■ **Excerpt**:
You are viewing a plain text version of this content. The canonical link for it is here.
Posted to user@nutch.apache.org by kazam <az...@gmail.com> on 2009/04/27 18:25:56 UTC

Nutch fetch creates too many http sessions

Hi there,
I am generating nutch indexes for our site which is running off a websphere
server. The indexing takes about 20 hours to complete. However, after about
15-16 hours the websphere server crashes, because of too many sessions being
created. 

It seems that each fetch creates a new session. Is there a way that all
nutch fetches can be done via  a single session. 

Has anyone else encountered such problem? All ideas are welcome.

Thanks.
-- 
View this message in context: http://www.nabble.com/Nutch-fetch-creates-too-many-http-sessions-tp23259993p23259993.html
Sent from the Nutch - User mailing list archive at Nabble.com.


Re: Nutch fetch creates too many http sessions

Posted by kazam <az...@gmail.com>.
Thanks Dennis, you are right. I have bumped up the RAM for the webserver and
increased the number of allowed sessions, plus reduced the time for a
session timeout. Hopefully, this will allow for the indexing to complete.


Dennis Kubes-2 wrote:
> 
> This seems to be more of a session handling issue on the websphere 
> server than a nutch fetching issue.  Nutch doesn't actually create the 
> session, it just doesn't store cookies or session information so 
> websphere is creating a new session per fetch.
> 
> While having a single stored session for fetching the same domain in 
> Nutch seems like it might be interesting functionality, I don't believe 
> that currently exists.  My suggestion is to look into tuning websphere 
> session timeouts.  My guess would be they are set to a very high level.

■ **Required actions**:
a) Reproduce the part of the Nutch session thread running from "Posted to user@nutch.apache.org" down to "a single session.".
b) Answer these questions using the Nutch session thread:
(i) How long does the indexing take to complete?
(ii) After roughly how many hours does the websphere server crash?
(iii) What does Dennis suggest looking into?
c) Continue the Nutch session thread, starting right after its final sentence.
None of the lines that follow are needed for this work.

Dataset items
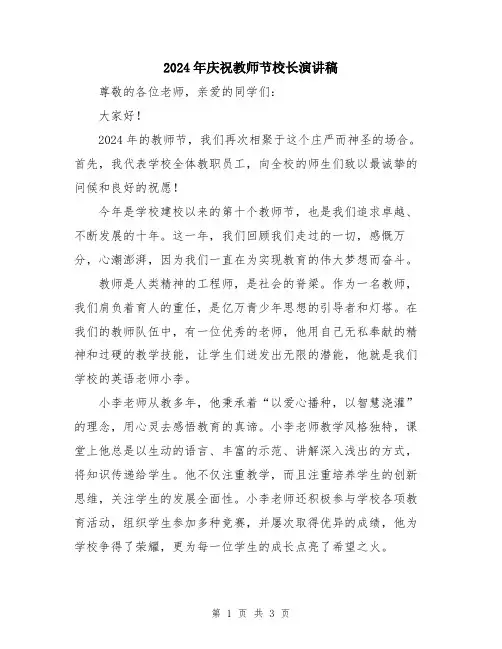 2024年庆祝教师节校长演讲稿

尊敬的各位老师，亲爱的同学们：

大家好！

2024年的教师节，我们再次相聚于这个庄严而神圣的场合。首先，我代表学校全体教职员工，向全校的师生们致以最诚挚的问候和良好的祝愿！

今年是学校建校以来的第十个教师节，也是我们追求卓越、不断发展的十年。这一年，我们回顾我们走过的一切，感慨万分，心潮澎湃，因为我们一直在为实现教育的伟大梦想而奋斗。

教师是人类精神的工程师，是社会的脊梁。作为一名教师，我们肩负着育人的重任，是亿万青少年思想的引导者和灯塔。在我们的教师队伍中，有一位优秀的老师，他用自己无私奉献的精神和过硬的教学技能，让学生们迸发出无限的潜能，他就是我们学校的英语老师小李。

小李老师从教多年，他秉承着“以爱心播种，以智慧浇灌”的理念，用心灵去感悟教育的真谛。小李老师教学风格独特，课堂上他总是以生动的语言、丰富的示范、讲解深入浅出的方式，将知识传递给学生。他不仅注重教学，而且注重培养学生的创新思维，关注学生的发展全面性。小李老师还积极参与学校各项教育活动，组织学生参加多种竞赛，并屡次取得优异的成绩，他为学校争得了荣耀，更为每一位学生的成长点亮了希望之火。

第 1 页 共 3 页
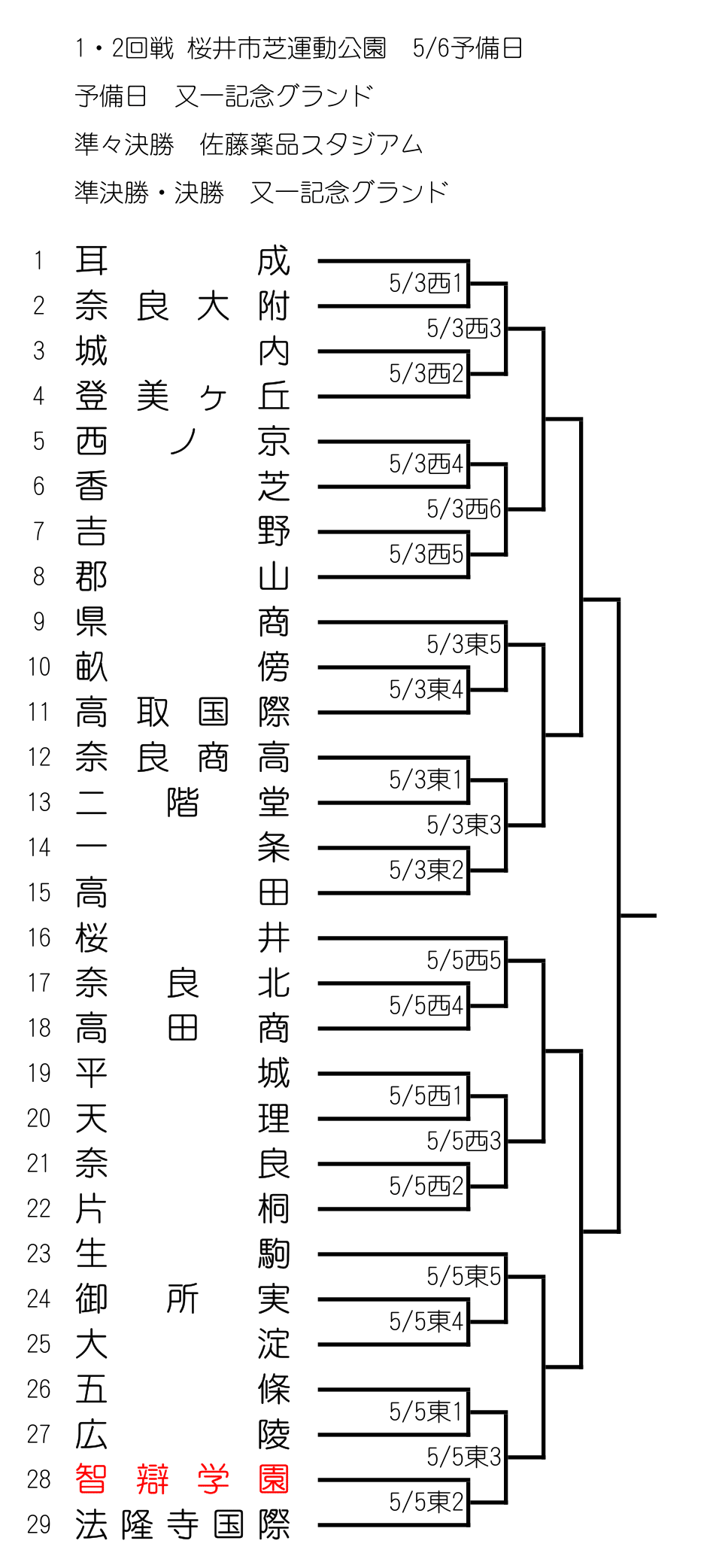 1・2回戦 桜井市芝運動公園 5/6予備日
予備日 又一記念グランド
準々決勝 佐藤薬品スタジアム
準決勝・決勝 又一記念グランド

1 耳成
2 奈良大附
3 城内
4 登美ヶ丘
5 西ノ京
6 香芝
7 吉野
8 郡山
9 県商
10 畝傍
11 高取国際
12 奈良商高
13 二階堂
14 一条
15 高田
16 桜井
17 奈良北
18 高田商
19 平城
20 天理
21 奈良
22 片桐
23 生駒
24 御所実
25 大淀
26 五條
27 広陵
28 智辯学園
29 法隆寺国際

5/3西1
5/3西3
5/3西2
5/3西4
5/3西6
5/3西5
5/3東5
5/3東4
5/3東1
5/3東3
5/3東2
5/5西5
5/5西4
5/5西1
5/5西3
5/5西2
5/5東5
5/5東4
5/5東1
5/5東3
5/5東2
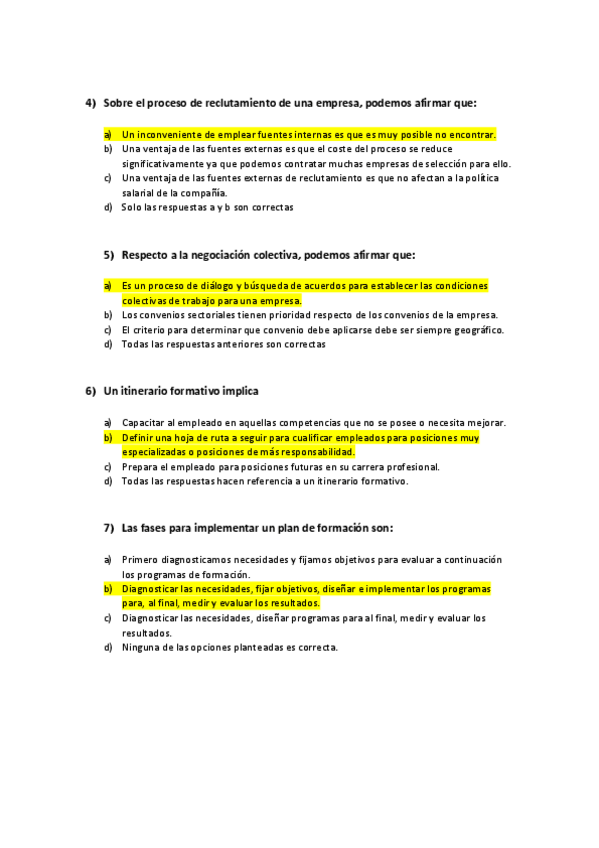 4) Sobre el proceso de reclutamiento de una empresa, podemos afirmar que:

a) Un inconveniente de emplear fuentes internas es que es muy posible no encontrar.
b) Una ventaja de las fuentes externas es que el coste del proceso se reduce significativamente ya que podemos contratar muchas empresas de selección para ello.
c) Una ventaja de las fuentes externas de reclutamiento es que no afectan a la política salarial de la compañía.
d) Solo las respuestas a y b son correctas

5) Respecto a la negociación colectiva, podemos afirmar que:

a) Es un proceso de diálogo y búsqueda de acuerdos para establecer las condiciones colectivas de trabajo para una empresa.
b) Los convenios sectoriales tienen prioridad respecto de los convenios de la empresa.
c) El criterio para determinar que convenio debe aplicarse debe ser siempre geográfico.
d) Todas las respuestas anteriores son correctas

6) Un itinerario formativo implica

a) Capacitar al empleado en aquellas competencias que no se posee o necesita mejorar.
b) Definir una hoja de ruta a seguir para cualificar empleados para posiciones muy especializadas o posiciones de más responsabilidad.
c) Prepara el empleado para posiciones futuras en su carrera profesional.
d) Todas las respuestas hacen referencia a un itinerario formativo.

7) Las fases para implementar un plan de formación son:

a) Primero diagnosticamos necesidades y fijamos objetivos para evaluar a continuación los programas de formación.
b) Diagnosticar las necesidades, fijar objetivos, diseñar e implementar los programas para, al final, medir y evaluar los resultados.
c) Diagnosticar las necesidades, diseñar programas para al final, medir y evaluar los resultados.
d) Ninguna de las opciones planteadas es correcta.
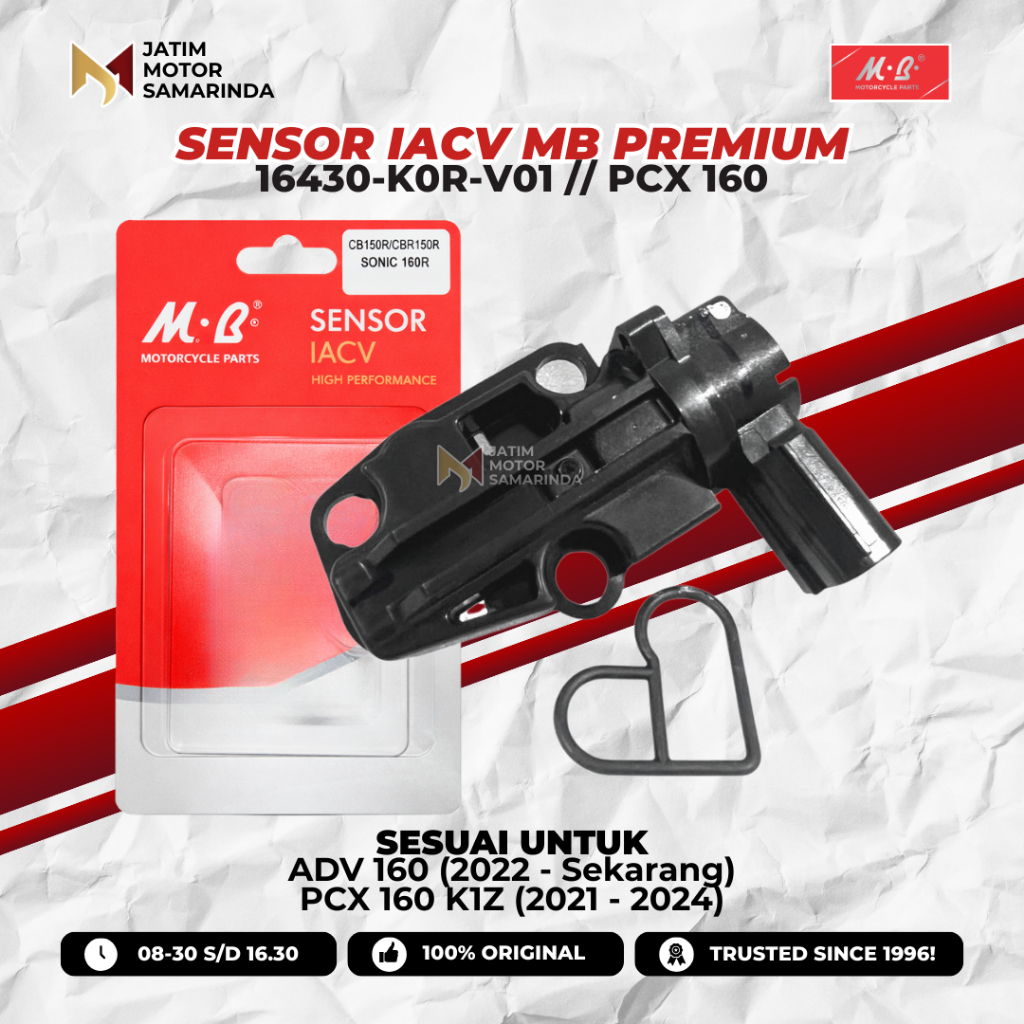 JATIM MOTOR SAMARINDA

M·B®
MOTORCYCLE PARTS

SENSOR IACV MB PREMIUM
16430-K0R-V01 // PCX 160

CB150R/CBR150R
SONIC 160R

M·B®
MOTORCYCLE PARTS

SENSOR
IACV
HIGH PERFORMANCE

JATIM MOTOR SAMARINDA

SESUAI UNTUK
ADV 160 (2022 - Sekarang)
PCX 160 K1Z (2021 - 2024)

08-30 S/D 16.30
100% ORIGINAL
TRUSTED SINCE 1996!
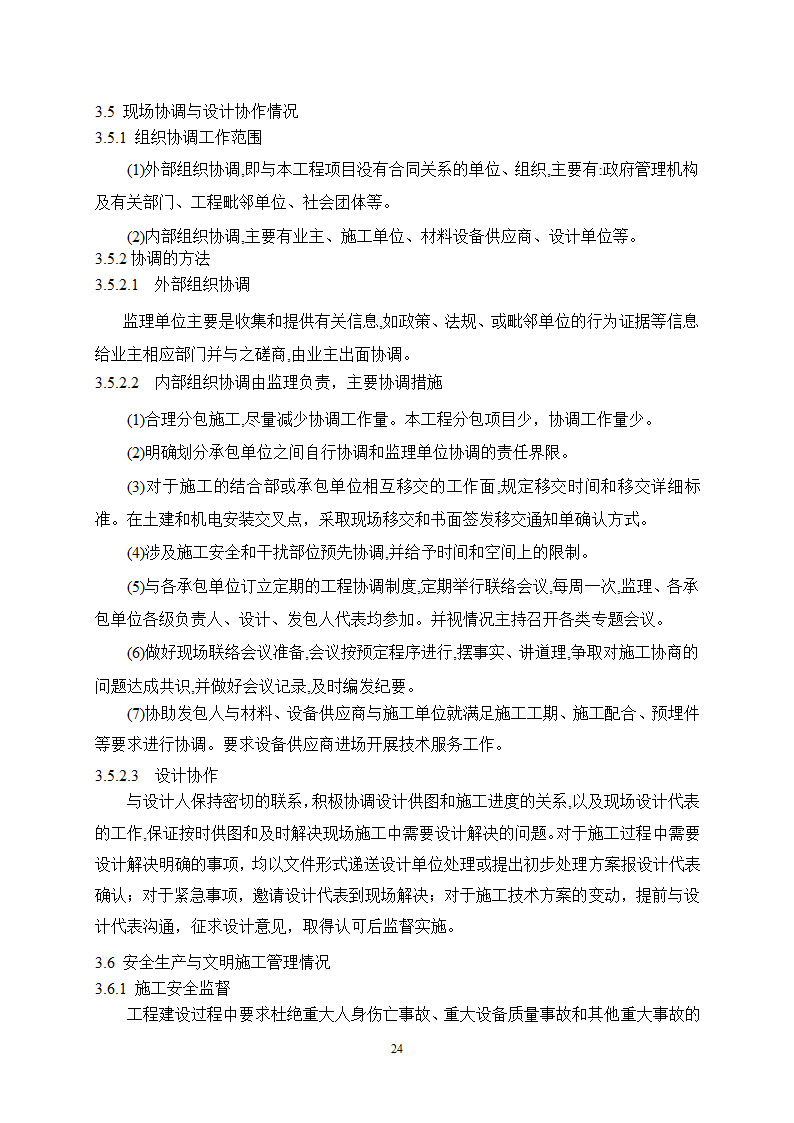 3.5 现场协调与设计协作情况
3.5.1 组织协调工作范围

(1)外部组织协调,即与本工程项目没有合同关系的单位、组织,主要有:政府管理机构及有关部门、工程毗邻单位、社会团体等。

(2)内部组织协调,主要有业主、施工单位、材料设备供应商、设计单位等。
3.5.2 协调的方法
3.5.2.1 外部组织协调

监理单位主要是收集和提供有关信息,如政策、法规、或毗邻单位的行为证据等信息给业主相应部门并与之磋商,由业主出面协调。
3.5.2.2 内部组织协调由监理负责，主要协调措施

(1)合理分包施工,尽量减少协调工作量。本工程分包项目少，协调工作量少。

(2)明确划分承包单位之间自行协调和监理单位协调的责任界限。

(3)对于施工的结合部或承包单位相互移交的工作面,规定移交时间和移交详细标准。在土建和机电安装交叉点，采取现场移交和书面签发移交通知单确认方式。

(4)涉及施工安全和干扰部位预先协调,并给予时间和空间上的限制。

(5)与各承包单位订立定期的工程协调制度,定期举行联络会议,每周一次,监理、各承包单位各级负责人、设计、发包人代表均参加。并视情况主持召开各类专题会议。

(6)做好现场联络会议准备,会议按预定程序进行,摆事实、讲道理,争取对施工协商的问题达成共识,并做好会议记录,及时编发纪要。

(7)协助发包人与材料、设备供应商与施工单位就满足施工工期、施工配合、预埋件等要求进行协调。要求设备供应商进场开展技术服务工作。
3.5.2.3 设计协作

与设计人保持密切的联系,积极协调设计供图和施工进度的关系,以及现场设计代表的工作,保证按时供图和及时解决现场施工中需要设计解决的问题。对于施工过程中需要设计解决明确的事项，均以文件形式递送设计单位处理或提出初步处理方案报设计代表确认；对于紧急事项，邀请设计代表到现场解决；对于施工技术方案的变动，提前与设计代表沟通，征求设计意见，取得认可后监督实施。

3.6 安全生产与文明施工管理情况
3.6.1 施工安全监督

工程建设过程中要求杜绝重大人身伤亡事故、重大设备质量事故和其他重大事故的

24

■ **Results for the exercise**:
a)
Posted to user@nutch.apache.org by kazam <az...@gmail.com> on 2009/04/27 18:25:56 UTC

Nutch fetch creates too many http sessions

Hi there,
I am generating nutch indexes for our site which is running off a websphere
server. The indexing takes about 20 hours to complete. However, after about
15-16 hours the websphere server crashes, because of too many sessions being
created. 

It seems that each fetch creates a new session. Is there a way that all
nutch fetches can be done via  a single session.

b)
(i) About 20 hours.
(ii) After about 15-16 hours.
(iii) Tuning the websphere session timeouts.

c)
> 
> Dennis
> 
> kazam wrote:
>> Hi there,
>> I am generating nutch indexes for our site which is running off a
>> websphere
>> server. The indexing takes about 20 hours to complete. However, after
>> about
>> 15-16 hours the websphere server crashes, because of too many sessions
>> being
>> created. 
>> 
>> It seems that each fetch creates a new session. Is there a way that all
>> nutch fetches can be done via  a single session. 
>> 
>> Has anyone else encountered such problem? All ideas are welcome.
>> 
>> Thanks.
> 
> 

-- 
View this message in context: http://www.nabble.com/Nutch-fetch-creates-too-many-http-sessions-tp23259993p23287083.html
Sent from the Nutch - User mailing list archive at Nabble.com.


Re: Nutch fetch creates too many http sessions

Posted by Dennis Kubes <ku...@apache.org>.
This seems to be more of a session handling issue on the websphere 
server than a nutch fetching issue.  Nutch doesn't actually create the 
session, it just doesn't store cookies or session information so 
websphere is creating a new session per fetch.

While having a single stored session for fetching the same domain in 
Nutch seems like it might be interesting functionality, I don't believe 
that currently exists.  My suggestion is to look into tuning websphere 
session timeouts.  My guess would be they are set to a very high level.

Dennis

kazam wrote:
> Hi there,
> I am generating nutch indexes for our site which is running off a websphere
> server. The indexing takes about 20 hours to complete. However, after about
> 15-16 hours the websphere server crashes, because of too many sessions being
> created. 
> 
> It seems that each fetch creates a new session. Is there a way that all
> nutch fetches can be done via  a single session. 
> 
> Has anyone else encountered such problem? All ideas are welcome.
> 
> Thanks.